**TEXT FOR ANALYSIS**

******

The Life continues at the Southwark Playhouse, London until 29 April.
Star rating: four stars ★ ★ ★ ★ ✩
There are many musicals that deal with society’s underclass, and its criminal element. The Life is one such piece: with music by Cy Coleman (Sweet Charity, City of Angels) and lyrics by Ira Gasman (who co-wrote the original bookwith David Newman), this 20-year-old Broadway musical deals with prostitutes and their pimps in 1980s New York, before Times Square was cleaned up and 42nd Street become a tourist hellhole rather than an adult entertainment one.
This 20th anniversary production at Southwark Playhouse is also the show’s UK premiere, overseen by its original New York director, Michael Blakemore, who also contributes an amended book.
It is remarkable how many of the show’s melodies ignite a spark of recognition. In part this is due to Coleman’s score (re-created here with the original 11-piece orchestrations under the gaze of musical director Tamara Saringer) which has echoes of his other, better known works. While Justin Nardella’s costumes reek with 1970s fashions, the score often feels like it was birthed in the decades previous.
And there are plenty of great numbers throughout – so many that the show’s running time of more than three hours still seems packed with musical incident.
The book’s principal story revolves around T’Shan Williams’ Queen, a woman who moved to New York with her military veteran boyfriend Fleetwood (David Albury) and who is turning tricks to earn enough for the pair of them to one day leave the roach-infested hotel they’re currently stuck in.
Stuck in the life because Fleetwood keeps dipping into their savings to fund his drug habit, Queen is friends with Sharon D Clarke’s Sonja, an older sex worker who, while content with her lot, sees other options in Queen’s future.
And it is Clarke who is both the emotional and singing heart of The Life. Able to wring the darkest of humour out of the driest line, Sonja enlivens every scene she is in. Clarke’s rendition of ‘The Oldest Profession’, where Sonja laments she’s getting too old for the life, is a tour de force. Humorous without detracting from the seriousness of her situation, with a refusal to regard her life as a tragedy, to witness this number is to be in the presence of one of musical theatre’s greatest performances.

******

**MATERIAL SHOWN**
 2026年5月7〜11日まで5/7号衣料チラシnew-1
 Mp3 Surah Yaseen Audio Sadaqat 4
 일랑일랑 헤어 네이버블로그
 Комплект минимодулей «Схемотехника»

******

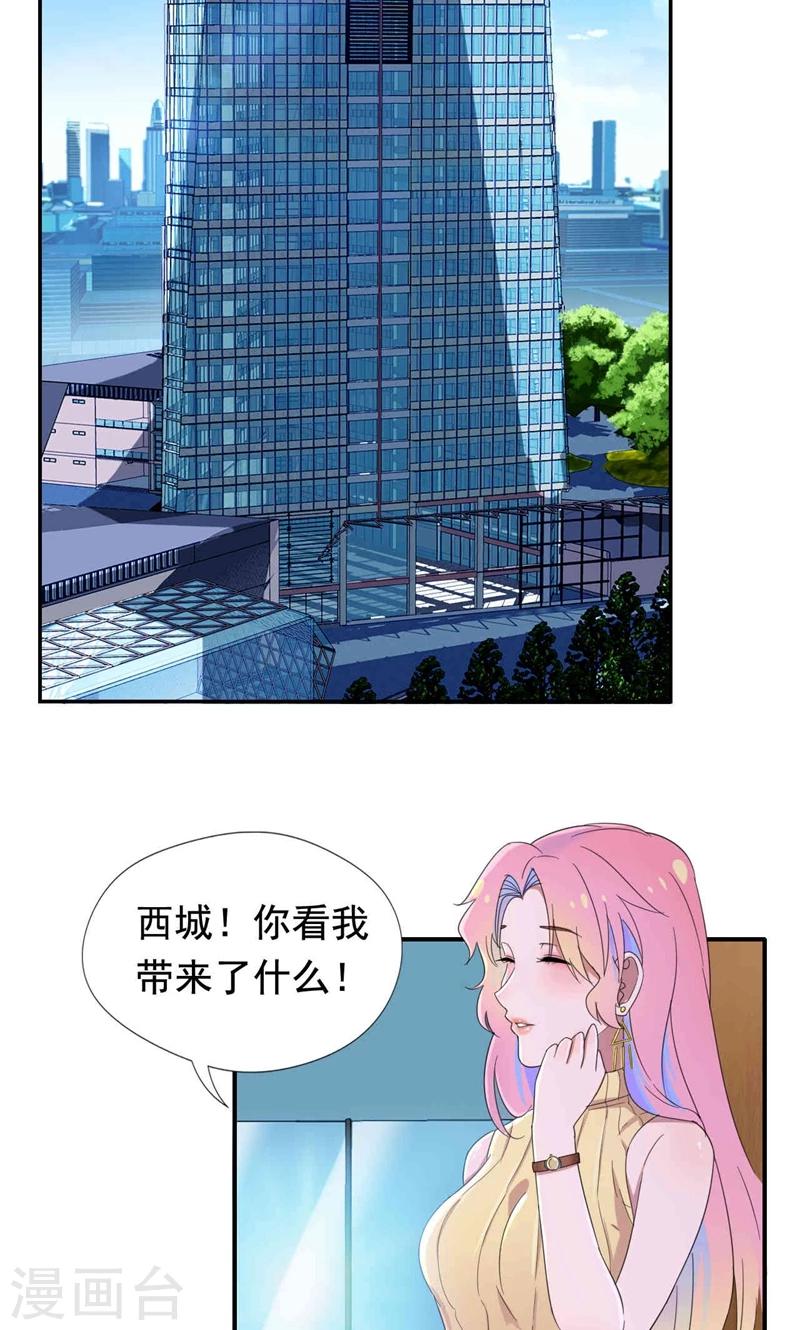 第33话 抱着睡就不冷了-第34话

******

**WHAT IS NEEDED**
Copy out everything in the review of The Life above, from "It is remarkable" down to "with musical incident.", word for word.

**TASK RESPONSE**
It is remarkable how many of the show’s melodies ignite a spark of recognition. In part this is due to Coleman’s score (re-created here with the original 11-piece orchestrations under the gaze of musical director Tamara Saringer) which has echoes of his other, better known works. While Justin Nardella’s costumes reek with 1970s fashions, the score often feels like it was birthed in the decades previous.
And there are plenty of great numbers throughout – so many that the show’s running time of more than three hours still seems packed with musical incident.